- _Texto do documento_:
......

Um ano depois da visita do papa Francisco a Moçambique, onde o pontífice clamou aos líderes do país para assinarem um acordo de paz depois de décadas de conflitos civis, a nação da África austral está agora sitiada por insurgentes islâmicos que estão deslocando centenas de milhares e levando muitos ao caminho da desesperança.

A reportagem é de Tawanda Karombo, publicada por National Catholic Reporter, 13-10-2020. A tradução é de Wagner Fernandes de Azevedo.

O conflito na província de Cabo Delgado, na fronteira com a Tanzânia, ao norte do país, está em situação de violência sem soluções. Muitos se preocupam pelo presidente Filipe Nyusi, que é visto amplamente como autocrata e corrupto, ser incapaz de encerrá-lo.

Alguns são pegos no pior da violência, como a jovem Anita Martins, de 19 anos, que considerou suicídio como a única rota de escape. Martins relatou a NCR como ela via os amigos e famílias sendo atacados pelos insurgentes, que buscam configurar um estado islâmico em Cabo Delgado.

“Nós frequentemente pensamos que a morte é a única solução”, disse Martins sobre o que viu. “Quando eles chegaram no distrito de Quissanga, onde eu morava com os meus pais até algumas semanas atrás, eles foram muito maus e cruéis, e queimaram nossa casa e tudo que tínhamos”.

As Nações Unidas descreveram a situação em Moçambique como um conflito em agravamento que, junto a uma precária situação humanitária, forçou mais de 300 mil pessoas, incluindo Martins, a fugir.

Moçambique tem sido afetado por sucessivos desastres nos anos recentes, incluindo o ciclone Idai, em 2019, o mais mortal ciclone já visto no Oceano Índico, causando 2,2 bilhões de dólares em danos.

Francisco visitou Moçambique entre 4 e 6 de setembro de 2019. O pontífice fez a viagem para elogiar o acordo entre o partido da situação, Frelimo, e o grupo de oposição, Renamo, que encerravam um conflito de décadas.

Embora a insurgência em Cabo Delgado tenha começado desde 2017, lideram por um grupo conhecido como Ansar al-Sunna, a violência tem escalado nos últimos meses.

O padre jesuíta Alberto Maquia disse que tem havido “um crescimento exponencial na intensidade” de confrontos entre governo e forças insurgentes, com cidadãos frequentemente capturados.

Maquia descreveu a insurgência como um resultado de “um sentimento histórico de exclusão” por parte do governo moçambicano, com sede na capital Maputo, distante, próxima da fronteira com a África do Sul. O jesuíta também citou que a população local não confia nas forças de segurança nacional.

......

- _Dados registrados_:
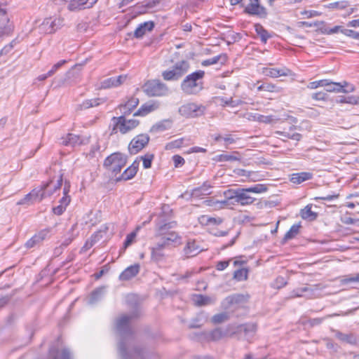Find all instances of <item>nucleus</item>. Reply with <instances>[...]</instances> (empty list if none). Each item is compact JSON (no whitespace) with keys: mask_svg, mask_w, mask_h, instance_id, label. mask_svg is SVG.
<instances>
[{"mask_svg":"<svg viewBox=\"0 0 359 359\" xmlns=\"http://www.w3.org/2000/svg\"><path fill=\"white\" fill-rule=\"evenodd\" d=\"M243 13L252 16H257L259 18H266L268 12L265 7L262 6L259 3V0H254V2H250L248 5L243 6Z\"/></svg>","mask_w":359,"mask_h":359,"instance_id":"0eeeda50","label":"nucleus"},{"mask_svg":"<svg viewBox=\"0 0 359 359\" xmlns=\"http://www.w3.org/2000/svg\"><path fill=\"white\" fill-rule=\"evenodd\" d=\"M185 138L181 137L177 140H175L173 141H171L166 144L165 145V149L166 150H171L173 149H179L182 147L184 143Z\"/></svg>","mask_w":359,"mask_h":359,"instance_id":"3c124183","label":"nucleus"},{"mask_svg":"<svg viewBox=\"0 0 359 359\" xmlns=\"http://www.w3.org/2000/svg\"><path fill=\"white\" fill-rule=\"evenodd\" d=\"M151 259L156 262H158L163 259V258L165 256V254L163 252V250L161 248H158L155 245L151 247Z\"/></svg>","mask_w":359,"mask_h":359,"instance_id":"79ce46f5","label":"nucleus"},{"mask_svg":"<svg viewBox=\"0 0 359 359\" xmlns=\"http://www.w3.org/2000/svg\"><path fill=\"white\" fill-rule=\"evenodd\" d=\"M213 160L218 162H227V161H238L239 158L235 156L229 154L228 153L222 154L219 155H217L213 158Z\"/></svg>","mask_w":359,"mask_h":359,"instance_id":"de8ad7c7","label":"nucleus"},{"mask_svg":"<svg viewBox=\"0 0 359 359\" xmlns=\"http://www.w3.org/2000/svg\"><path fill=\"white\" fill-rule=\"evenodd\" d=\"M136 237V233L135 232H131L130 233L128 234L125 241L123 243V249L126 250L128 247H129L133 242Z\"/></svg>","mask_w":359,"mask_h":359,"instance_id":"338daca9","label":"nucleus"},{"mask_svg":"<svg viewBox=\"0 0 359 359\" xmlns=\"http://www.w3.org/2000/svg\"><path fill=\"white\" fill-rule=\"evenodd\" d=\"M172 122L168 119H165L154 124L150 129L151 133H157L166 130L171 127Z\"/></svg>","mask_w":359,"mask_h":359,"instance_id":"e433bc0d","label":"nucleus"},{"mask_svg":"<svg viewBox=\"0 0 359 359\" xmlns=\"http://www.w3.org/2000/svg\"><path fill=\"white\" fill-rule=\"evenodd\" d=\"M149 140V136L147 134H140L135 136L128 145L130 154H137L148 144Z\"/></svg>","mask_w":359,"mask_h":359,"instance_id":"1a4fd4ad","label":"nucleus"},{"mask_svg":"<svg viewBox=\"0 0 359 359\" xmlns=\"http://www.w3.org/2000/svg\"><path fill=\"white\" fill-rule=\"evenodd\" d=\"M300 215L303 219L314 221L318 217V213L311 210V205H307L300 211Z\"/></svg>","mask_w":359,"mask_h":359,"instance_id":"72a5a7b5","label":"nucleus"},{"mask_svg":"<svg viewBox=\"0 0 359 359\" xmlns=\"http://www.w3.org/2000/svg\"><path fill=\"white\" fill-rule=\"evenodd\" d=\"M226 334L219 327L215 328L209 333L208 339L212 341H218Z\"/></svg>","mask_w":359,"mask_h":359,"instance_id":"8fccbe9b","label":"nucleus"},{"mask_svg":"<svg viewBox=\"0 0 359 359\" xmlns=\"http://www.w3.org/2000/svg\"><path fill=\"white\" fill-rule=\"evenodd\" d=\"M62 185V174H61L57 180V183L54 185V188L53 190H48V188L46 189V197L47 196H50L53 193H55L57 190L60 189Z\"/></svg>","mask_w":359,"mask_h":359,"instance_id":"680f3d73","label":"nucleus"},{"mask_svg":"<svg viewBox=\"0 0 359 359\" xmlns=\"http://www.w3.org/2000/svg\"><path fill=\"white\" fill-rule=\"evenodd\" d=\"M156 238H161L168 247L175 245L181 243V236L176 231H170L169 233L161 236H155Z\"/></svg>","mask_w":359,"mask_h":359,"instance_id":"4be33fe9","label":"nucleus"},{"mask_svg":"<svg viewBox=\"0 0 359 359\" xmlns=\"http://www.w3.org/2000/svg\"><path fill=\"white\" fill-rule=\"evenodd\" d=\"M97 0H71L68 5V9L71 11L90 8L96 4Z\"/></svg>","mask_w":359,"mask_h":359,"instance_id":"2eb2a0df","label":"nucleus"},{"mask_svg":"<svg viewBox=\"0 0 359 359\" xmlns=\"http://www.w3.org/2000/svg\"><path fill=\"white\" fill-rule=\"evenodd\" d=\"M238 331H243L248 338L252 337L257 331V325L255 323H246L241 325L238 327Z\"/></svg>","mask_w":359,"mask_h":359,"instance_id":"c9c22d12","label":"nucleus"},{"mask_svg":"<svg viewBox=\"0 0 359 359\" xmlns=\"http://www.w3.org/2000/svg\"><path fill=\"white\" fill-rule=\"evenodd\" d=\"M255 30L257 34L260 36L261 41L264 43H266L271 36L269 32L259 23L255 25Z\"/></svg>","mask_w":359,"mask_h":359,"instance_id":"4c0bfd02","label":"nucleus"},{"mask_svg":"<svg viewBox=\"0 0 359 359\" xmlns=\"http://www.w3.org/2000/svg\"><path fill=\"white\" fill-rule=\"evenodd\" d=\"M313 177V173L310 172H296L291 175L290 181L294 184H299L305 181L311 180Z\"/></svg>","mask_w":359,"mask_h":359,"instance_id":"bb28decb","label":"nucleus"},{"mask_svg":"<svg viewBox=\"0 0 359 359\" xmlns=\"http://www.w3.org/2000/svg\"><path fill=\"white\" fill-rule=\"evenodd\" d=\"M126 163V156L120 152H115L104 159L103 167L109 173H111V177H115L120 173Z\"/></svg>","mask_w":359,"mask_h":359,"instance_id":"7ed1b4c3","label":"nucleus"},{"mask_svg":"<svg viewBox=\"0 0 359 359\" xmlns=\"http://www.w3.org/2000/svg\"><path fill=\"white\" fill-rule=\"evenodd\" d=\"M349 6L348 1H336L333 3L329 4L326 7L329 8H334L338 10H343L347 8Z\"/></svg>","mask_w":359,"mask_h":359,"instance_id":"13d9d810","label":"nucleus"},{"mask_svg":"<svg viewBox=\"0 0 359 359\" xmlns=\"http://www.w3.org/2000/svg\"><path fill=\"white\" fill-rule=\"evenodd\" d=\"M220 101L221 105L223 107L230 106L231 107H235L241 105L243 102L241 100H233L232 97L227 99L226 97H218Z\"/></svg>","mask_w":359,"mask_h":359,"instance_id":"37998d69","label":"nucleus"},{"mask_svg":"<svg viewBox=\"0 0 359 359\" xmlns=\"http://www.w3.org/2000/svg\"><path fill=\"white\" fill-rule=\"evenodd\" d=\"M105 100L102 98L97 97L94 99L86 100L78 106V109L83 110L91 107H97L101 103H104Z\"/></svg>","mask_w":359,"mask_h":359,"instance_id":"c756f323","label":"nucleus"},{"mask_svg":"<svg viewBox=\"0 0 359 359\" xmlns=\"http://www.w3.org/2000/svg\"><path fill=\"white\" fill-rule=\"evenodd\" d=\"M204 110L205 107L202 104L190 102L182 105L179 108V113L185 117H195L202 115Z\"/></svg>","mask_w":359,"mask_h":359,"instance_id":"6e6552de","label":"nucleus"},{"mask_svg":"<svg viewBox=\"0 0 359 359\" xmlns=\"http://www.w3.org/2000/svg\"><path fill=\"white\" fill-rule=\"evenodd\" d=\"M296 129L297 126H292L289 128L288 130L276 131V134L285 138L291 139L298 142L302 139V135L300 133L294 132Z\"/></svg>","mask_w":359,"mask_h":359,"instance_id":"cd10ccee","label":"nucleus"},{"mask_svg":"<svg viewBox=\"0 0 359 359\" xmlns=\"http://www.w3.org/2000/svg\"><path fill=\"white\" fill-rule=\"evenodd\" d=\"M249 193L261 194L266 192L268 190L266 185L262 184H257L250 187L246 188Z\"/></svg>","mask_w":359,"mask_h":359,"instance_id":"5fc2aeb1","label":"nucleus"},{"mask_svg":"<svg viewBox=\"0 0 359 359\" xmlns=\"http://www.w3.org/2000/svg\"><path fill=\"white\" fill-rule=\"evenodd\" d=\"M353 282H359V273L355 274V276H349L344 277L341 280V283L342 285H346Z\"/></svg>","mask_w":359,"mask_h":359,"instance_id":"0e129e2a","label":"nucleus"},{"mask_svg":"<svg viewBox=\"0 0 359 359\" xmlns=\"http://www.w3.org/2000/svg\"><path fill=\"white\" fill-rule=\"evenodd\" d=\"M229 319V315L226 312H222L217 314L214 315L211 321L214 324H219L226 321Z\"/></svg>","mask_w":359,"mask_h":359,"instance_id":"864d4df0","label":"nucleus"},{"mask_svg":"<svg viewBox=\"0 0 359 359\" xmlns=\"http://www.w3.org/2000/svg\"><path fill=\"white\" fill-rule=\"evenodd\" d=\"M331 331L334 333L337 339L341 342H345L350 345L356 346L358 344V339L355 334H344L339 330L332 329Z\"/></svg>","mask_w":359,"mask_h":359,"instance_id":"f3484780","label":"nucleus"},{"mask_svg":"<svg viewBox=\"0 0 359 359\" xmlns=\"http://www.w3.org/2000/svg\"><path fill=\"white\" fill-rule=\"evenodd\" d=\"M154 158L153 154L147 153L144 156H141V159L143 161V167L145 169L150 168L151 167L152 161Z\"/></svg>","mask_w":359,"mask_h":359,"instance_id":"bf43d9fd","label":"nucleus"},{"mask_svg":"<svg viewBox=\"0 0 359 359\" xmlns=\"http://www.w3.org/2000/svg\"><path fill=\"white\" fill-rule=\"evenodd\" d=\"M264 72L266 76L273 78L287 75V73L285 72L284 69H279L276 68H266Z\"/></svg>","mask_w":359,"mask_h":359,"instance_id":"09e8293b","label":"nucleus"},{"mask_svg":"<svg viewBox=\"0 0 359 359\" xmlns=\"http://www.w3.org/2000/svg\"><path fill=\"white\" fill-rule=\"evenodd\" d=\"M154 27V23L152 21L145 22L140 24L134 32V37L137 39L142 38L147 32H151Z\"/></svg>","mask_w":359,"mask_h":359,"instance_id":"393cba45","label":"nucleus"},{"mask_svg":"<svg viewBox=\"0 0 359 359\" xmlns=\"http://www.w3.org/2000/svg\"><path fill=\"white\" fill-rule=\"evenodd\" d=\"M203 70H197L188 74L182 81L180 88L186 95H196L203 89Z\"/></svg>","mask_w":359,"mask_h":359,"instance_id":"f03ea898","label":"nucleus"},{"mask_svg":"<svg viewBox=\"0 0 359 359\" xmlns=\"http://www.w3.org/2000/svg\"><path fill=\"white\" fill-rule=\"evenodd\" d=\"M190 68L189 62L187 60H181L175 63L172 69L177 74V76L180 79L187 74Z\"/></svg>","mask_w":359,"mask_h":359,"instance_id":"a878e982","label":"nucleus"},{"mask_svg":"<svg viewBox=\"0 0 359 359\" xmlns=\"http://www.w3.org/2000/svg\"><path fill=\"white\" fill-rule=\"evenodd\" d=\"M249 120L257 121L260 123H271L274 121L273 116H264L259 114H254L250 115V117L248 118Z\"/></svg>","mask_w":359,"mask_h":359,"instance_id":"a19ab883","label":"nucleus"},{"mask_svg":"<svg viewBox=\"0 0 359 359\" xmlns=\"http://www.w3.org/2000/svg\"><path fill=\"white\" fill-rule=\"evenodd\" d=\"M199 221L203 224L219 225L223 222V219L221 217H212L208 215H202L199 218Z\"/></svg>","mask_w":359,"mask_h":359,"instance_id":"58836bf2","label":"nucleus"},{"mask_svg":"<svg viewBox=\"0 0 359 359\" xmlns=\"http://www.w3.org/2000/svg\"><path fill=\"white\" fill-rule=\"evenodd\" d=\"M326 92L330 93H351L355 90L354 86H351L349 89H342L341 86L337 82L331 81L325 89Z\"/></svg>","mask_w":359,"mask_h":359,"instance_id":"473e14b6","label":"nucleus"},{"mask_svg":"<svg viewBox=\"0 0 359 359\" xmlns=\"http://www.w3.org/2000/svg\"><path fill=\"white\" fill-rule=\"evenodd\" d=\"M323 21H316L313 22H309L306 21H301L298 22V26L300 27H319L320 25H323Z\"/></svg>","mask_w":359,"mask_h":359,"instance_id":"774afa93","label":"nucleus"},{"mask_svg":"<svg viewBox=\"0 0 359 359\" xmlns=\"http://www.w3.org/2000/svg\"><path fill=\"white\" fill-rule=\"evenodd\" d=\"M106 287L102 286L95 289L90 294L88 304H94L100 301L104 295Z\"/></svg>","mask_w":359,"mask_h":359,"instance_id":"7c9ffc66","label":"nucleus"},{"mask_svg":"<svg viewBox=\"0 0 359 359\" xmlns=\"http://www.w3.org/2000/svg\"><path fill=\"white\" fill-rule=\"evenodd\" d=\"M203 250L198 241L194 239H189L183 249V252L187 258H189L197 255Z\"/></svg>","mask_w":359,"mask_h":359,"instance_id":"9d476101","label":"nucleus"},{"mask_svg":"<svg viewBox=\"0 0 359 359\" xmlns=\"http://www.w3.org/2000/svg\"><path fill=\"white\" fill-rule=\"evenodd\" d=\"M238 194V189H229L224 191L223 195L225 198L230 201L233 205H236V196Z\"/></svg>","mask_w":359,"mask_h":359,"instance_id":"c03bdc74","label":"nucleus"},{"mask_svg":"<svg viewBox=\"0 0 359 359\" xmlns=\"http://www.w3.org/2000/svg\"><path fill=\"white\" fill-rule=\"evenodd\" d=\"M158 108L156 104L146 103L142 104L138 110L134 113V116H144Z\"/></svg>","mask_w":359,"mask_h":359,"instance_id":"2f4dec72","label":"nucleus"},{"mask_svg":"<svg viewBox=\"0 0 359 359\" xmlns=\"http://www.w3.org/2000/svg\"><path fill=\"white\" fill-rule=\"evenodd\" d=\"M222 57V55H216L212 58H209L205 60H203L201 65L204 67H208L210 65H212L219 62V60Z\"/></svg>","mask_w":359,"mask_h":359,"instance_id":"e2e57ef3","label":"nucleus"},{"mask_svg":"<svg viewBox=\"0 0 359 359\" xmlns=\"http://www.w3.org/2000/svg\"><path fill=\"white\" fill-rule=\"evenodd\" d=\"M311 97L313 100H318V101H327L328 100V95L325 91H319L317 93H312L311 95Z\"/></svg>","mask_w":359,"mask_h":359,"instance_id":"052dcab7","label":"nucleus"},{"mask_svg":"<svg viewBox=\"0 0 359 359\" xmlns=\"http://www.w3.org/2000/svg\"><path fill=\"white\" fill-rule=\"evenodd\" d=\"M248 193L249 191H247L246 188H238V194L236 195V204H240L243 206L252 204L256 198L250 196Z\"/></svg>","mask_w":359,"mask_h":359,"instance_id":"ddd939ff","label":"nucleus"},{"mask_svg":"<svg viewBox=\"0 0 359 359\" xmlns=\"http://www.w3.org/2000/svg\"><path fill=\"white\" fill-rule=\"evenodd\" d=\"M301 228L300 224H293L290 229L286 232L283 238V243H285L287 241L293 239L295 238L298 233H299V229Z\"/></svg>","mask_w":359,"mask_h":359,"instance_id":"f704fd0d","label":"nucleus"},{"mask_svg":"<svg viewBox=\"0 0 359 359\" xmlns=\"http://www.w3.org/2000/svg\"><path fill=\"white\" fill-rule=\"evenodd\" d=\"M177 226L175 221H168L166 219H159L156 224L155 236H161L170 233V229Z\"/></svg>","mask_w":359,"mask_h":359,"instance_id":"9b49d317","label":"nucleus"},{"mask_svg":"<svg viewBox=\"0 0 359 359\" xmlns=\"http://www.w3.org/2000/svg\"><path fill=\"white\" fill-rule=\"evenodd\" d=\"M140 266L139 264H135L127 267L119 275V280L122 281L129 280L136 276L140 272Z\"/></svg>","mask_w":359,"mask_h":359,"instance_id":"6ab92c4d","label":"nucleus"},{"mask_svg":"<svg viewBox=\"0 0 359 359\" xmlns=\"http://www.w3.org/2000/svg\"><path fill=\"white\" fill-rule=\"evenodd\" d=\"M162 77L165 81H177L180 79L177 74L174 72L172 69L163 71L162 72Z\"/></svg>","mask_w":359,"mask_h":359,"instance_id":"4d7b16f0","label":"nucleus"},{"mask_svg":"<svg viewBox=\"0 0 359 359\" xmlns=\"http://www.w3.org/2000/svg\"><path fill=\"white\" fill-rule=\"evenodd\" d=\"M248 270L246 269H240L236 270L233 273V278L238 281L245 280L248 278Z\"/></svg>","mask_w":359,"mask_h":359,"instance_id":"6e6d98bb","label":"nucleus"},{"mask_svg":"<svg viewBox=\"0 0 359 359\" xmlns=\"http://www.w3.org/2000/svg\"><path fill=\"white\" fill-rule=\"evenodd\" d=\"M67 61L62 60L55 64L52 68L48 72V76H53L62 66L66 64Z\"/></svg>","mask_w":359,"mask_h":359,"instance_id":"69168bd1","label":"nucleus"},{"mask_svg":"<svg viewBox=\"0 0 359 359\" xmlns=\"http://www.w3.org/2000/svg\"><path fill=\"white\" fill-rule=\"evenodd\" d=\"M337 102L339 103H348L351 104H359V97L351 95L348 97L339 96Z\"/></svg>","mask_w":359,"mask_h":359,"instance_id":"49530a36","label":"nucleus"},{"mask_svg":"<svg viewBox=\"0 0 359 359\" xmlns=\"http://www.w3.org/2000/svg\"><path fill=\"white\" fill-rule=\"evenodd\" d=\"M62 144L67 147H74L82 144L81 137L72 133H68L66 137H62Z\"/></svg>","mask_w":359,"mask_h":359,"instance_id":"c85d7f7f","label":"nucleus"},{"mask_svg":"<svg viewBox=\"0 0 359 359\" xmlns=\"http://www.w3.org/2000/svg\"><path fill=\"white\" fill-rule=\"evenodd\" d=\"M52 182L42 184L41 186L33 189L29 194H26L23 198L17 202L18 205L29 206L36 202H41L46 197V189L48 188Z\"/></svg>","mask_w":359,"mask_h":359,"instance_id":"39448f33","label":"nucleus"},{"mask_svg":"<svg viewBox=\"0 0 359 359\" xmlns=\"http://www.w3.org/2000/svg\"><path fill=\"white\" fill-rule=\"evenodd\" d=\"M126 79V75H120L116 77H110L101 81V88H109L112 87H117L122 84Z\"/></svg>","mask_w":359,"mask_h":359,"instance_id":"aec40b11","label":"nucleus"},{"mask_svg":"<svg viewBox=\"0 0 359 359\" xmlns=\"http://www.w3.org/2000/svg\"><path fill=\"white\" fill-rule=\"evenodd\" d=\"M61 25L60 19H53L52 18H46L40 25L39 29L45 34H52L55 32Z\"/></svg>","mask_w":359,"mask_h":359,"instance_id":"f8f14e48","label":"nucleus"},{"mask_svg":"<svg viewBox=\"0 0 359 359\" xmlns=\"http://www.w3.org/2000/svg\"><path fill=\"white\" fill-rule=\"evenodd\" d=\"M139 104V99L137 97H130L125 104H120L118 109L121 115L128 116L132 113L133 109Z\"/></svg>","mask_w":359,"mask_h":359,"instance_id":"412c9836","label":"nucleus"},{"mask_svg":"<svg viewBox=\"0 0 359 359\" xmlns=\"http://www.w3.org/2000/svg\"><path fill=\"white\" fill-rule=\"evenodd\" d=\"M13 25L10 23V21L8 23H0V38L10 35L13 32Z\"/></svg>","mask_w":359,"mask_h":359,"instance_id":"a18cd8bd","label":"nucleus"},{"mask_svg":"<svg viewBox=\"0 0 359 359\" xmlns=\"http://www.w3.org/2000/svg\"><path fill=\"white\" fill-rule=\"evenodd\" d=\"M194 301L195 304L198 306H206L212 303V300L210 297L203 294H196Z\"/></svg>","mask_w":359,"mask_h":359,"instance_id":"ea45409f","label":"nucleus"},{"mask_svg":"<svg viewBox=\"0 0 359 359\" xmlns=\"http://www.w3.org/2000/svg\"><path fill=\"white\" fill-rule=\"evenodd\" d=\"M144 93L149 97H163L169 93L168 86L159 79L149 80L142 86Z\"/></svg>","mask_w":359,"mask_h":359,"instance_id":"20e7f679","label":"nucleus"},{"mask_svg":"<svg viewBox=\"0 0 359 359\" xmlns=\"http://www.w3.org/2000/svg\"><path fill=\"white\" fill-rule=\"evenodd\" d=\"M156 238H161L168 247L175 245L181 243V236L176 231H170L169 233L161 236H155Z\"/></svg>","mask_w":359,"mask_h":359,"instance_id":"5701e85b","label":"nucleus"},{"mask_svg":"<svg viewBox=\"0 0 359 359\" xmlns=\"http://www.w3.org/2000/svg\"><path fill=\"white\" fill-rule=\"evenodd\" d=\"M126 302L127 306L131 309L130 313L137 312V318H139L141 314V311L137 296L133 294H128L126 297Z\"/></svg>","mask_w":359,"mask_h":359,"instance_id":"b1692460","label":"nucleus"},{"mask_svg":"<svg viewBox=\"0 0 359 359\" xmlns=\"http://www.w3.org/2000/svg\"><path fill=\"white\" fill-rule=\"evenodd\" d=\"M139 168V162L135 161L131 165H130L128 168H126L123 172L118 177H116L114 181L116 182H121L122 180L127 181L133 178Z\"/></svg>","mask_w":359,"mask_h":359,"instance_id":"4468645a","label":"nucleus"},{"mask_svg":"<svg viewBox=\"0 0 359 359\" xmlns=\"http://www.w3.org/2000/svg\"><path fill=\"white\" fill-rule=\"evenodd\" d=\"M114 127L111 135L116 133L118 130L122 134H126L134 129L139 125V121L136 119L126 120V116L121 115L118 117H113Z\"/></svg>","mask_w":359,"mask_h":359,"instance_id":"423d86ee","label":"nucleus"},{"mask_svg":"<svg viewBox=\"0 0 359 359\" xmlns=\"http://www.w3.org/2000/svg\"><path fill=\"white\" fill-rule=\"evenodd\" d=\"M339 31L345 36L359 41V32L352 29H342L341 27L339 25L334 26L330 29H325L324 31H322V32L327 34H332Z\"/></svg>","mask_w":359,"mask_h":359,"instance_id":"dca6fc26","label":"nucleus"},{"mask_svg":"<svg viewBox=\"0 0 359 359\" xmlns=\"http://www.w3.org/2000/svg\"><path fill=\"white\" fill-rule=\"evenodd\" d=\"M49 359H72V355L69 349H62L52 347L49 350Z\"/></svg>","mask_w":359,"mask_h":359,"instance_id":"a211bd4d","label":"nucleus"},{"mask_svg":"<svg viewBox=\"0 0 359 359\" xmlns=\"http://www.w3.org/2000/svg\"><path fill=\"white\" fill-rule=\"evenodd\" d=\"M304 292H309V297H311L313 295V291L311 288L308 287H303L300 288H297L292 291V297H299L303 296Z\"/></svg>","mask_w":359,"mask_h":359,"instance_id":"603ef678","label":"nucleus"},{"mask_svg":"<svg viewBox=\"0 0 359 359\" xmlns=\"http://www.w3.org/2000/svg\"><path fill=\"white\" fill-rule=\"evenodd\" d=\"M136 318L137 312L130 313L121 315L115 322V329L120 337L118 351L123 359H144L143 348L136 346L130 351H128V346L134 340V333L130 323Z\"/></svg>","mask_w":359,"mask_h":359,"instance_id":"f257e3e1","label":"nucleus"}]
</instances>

......

Na reportagem sobre Moçambique, transcreva o trecho que começa nas palavras "Um ano depois" e termina após "incapaz de encerrá-lo.", substituindo "pontífice" por "Santo Padre". Os dados apresentados acima não são necessários.

- _Resposta_:
Um ano depois da visita do papa Francisco a Moçambique, onde o Santo Padre clamou aos líderes do país para assinarem um acordo de paz depois de décadas de conflitos civis, a nação da África austral está agora sitiada por insurgentes islâmicos que estão deslocando centenas de milhares e levando muitos ao caminho da desesperança.

A reportagem é de Tawanda Karombo, publicada por National Catholic Reporter, 13-10-2020. A tradução é de Wagner Fernandes de Azevedo.

O conflito na província de Cabo Delgado, na fronteira com a Tanzânia, ao norte do país, está em situação de violência sem soluções. Muitos se preocupam pelo presidente Filipe Nyusi, que é visto amplamente como autocrata e corrupto, ser incapaz de encerrá-lo.